# Caela went MIT



## Abby (Jan 13, 2011)

So about 4 days ago Caela, seemd to disappear but i didnt freak as a few weeks back she took to hiding for 2-3 days at a time only coming out after the lights turned off (Ohh vampire fishy) but today we tore the small lady tanks down and put up a 2 foot all ladies in it sorority. Caela was nowhere to be found.

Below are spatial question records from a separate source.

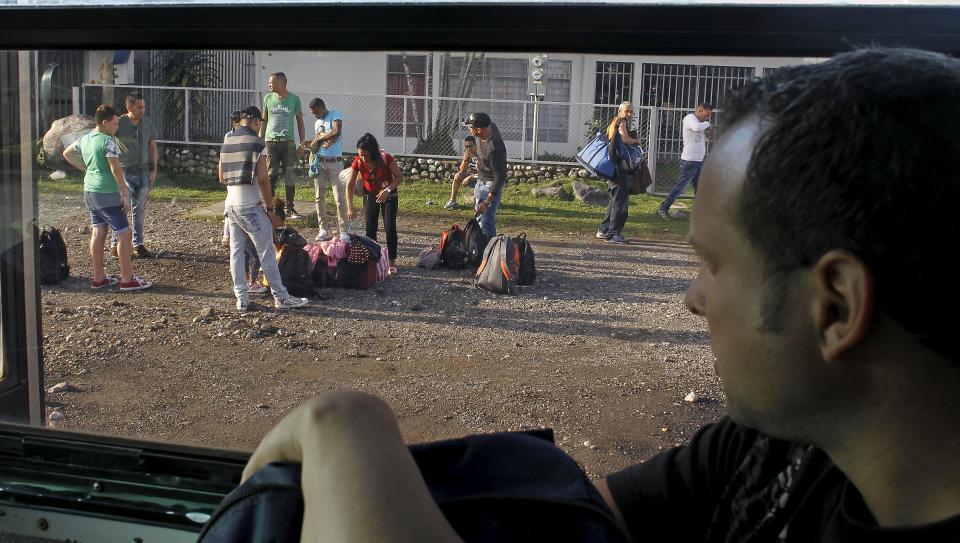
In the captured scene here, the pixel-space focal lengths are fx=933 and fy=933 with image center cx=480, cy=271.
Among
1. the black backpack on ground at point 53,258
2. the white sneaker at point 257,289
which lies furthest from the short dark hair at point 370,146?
the black backpack on ground at point 53,258

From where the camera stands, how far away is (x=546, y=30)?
1277 millimetres

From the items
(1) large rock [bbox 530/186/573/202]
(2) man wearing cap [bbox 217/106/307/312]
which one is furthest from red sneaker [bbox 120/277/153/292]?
(1) large rock [bbox 530/186/573/202]

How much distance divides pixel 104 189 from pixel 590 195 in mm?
5187

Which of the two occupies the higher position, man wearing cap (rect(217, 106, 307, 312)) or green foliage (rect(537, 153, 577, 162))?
green foliage (rect(537, 153, 577, 162))

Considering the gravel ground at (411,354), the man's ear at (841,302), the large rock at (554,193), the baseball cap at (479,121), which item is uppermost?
the baseball cap at (479,121)

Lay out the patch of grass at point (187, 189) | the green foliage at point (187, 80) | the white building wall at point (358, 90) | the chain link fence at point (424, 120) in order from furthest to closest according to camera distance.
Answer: the white building wall at point (358, 90), the chain link fence at point (424, 120), the green foliage at point (187, 80), the patch of grass at point (187, 189)

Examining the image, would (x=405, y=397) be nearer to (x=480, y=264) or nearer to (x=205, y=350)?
(x=205, y=350)

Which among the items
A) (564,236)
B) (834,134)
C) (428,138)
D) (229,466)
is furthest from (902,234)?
(428,138)

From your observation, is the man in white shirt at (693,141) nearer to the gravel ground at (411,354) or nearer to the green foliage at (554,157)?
the gravel ground at (411,354)

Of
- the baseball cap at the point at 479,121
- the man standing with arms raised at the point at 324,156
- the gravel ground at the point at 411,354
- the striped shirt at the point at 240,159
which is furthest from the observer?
the man standing with arms raised at the point at 324,156

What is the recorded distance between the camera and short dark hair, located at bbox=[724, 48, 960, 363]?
65cm

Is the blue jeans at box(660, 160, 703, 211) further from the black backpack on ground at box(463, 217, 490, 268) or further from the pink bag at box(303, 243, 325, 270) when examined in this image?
the pink bag at box(303, 243, 325, 270)

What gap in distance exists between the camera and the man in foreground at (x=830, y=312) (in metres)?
0.66

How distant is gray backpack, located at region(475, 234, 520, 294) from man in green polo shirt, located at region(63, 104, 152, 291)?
274cm
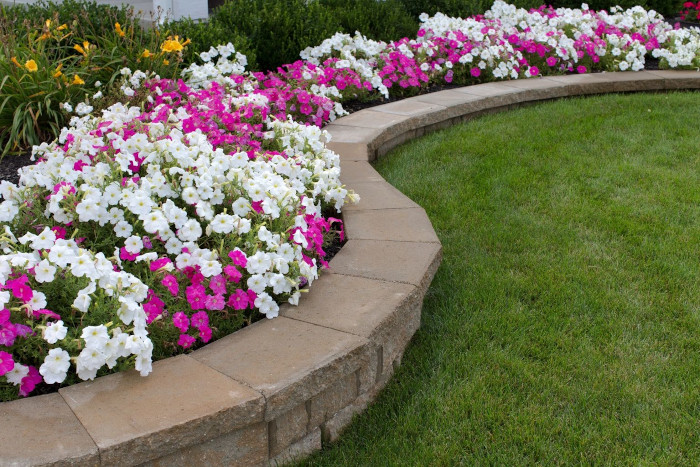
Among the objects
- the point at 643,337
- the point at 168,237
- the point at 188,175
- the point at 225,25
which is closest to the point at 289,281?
the point at 168,237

Caela will be missed by her almost twin Lexi :|


MIT: Missing In Tank


And yes we looked under the wood cause the tank was stripped and emptied and thoroughly searched. she may have somehow flapped out and found her way into the cats stomach >.<


----------



## TheBlueBettaFish (Jun 30, 2011)

Rest In Peace <3


----------



## Abby (Jan 13, 2011)

thanks


----------



## TheBlueBettaFish (Jun 30, 2011)

Why not take your sorority out, and clean the tank while looking for Caela? 

Rest In Peace <3

_____________________

Fishy Friends-

Betta's: Tom, Sarah, Shark, Red

Guppies: Trouble, Molly, Claire

Algae Eaters: Avon (snail), Sprite (sucker fish)

Fry: 16 guppy fry :shock:

:blueyay:TheBlueBettaFish:blueyay:


----------



## Abby (Jan 13, 2011)

i explained it wrong.
last week my girls were in two tanks 3 in one tank and 2 in the other and scarlet in qt

i bought a 2 foot tank and upgraded them into one tank. both 5 gals were pulled down and are waiting to be cleaned shes gone.
also i lost BOTH catfish. one went missing when the tank was pulled down the other found deceased in the new tank (he may have been squashed by wood my bf was scaping the tank with new wood)


----------



## TheBlueBettaFish (Jun 30, 2011)

Oh. :-(


----------



## Abby (Jan 13, 2011)

Ok ive been away but the mystery was solved. Caela had lept out but was found under the stand two weeks after she went missing :/


----------



## LittleBettaFish (Oct 2, 2010)

Aw sorry to hear that Abby :-(. I hate that sinking feeling you get when a familiar face doesn't come out to see you. I wish bettas weren't such jumpers. One of mine is so compulsive he has been out 3 or 4 times now. I've lost a beautiful unimaculata male due to jumping out.


----------



## Shimizoki (Jul 8, 2011)

Awwww thats sad, at least now you know.
I'm sorry.


----------



## fishman12 (Sep 1, 2010)

Aww, that stinks. RIP


----------



## dramaqueen (Jul 7, 2008)

I'm sorry. At least the mystery was solved.


----------